§ Materials provided
────────

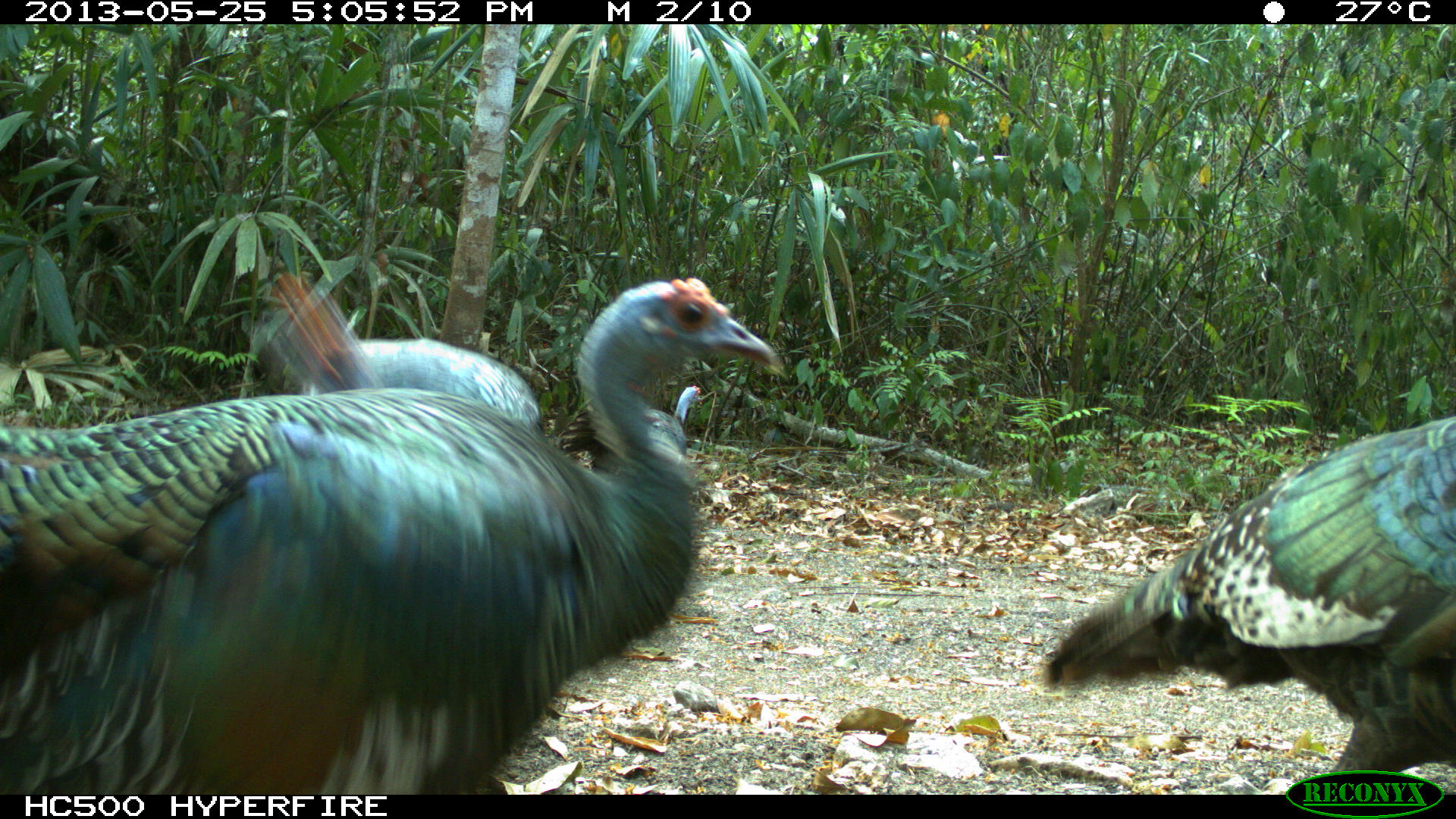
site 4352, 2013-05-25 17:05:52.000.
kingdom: Animalia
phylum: Chordata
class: Aves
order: Galliformes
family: Phasianidae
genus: Meleagris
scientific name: Meleagris ocellata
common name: ocellated turkey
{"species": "Meleagris ocellata (ocellated turkey)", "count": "4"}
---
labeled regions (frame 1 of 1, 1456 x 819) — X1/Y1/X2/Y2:
meleagris ocellata: 0/274/788/793; 1039/413/1456/792; 244/270/545/433; 558/384/703/473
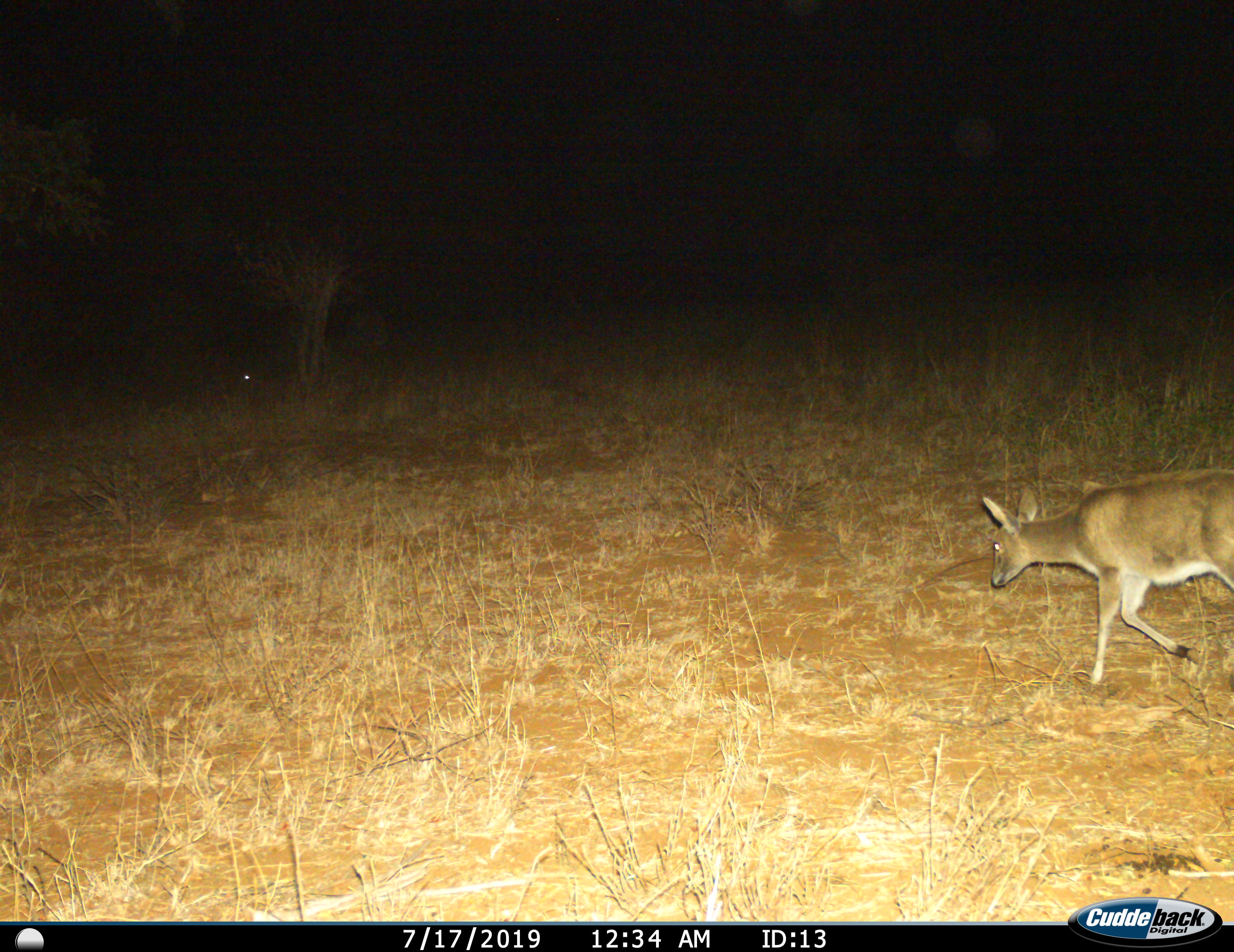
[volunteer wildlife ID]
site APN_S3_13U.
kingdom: Animalia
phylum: Chordata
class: Mammalia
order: Artiodactyla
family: Bovidae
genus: Sylvicapra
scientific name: Sylvicapra grimmia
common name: common duiker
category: duikercommongrey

────────

§ Exercise goal
Word for word, return the material, omitting the pictures.

§ Task answer
site 4352, 2013-05-25 17:05:52.000.
kingdom: Animalia
phylum: Chordata
class: Aves
order: Galliformes
family: Phasianidae
genus: Meleagris
scientific name: Meleagris ocellata
common name: ocellated turkey
{"species": "Meleagris ocellata (ocellated turkey)", "count": "4"}
---
labeled regions (frame 1 of 1, 1456 x 819) — X1/Y1/X2/Y2:
meleagris ocellata: 0/274/788/793; 1039/413/1456/792; 244/270/545/433; 558/384/703/473
[volunteer wildlife ID]
site APN_S3_13U.
kingdom: Animalia
phylum: Chordata
class: Mammalia
order: Artiodactyla
family: Bovidae
genus: Sylvicapra
scientific name: Sylvicapra grimmia
common name: common duiker
category: duikercommongrey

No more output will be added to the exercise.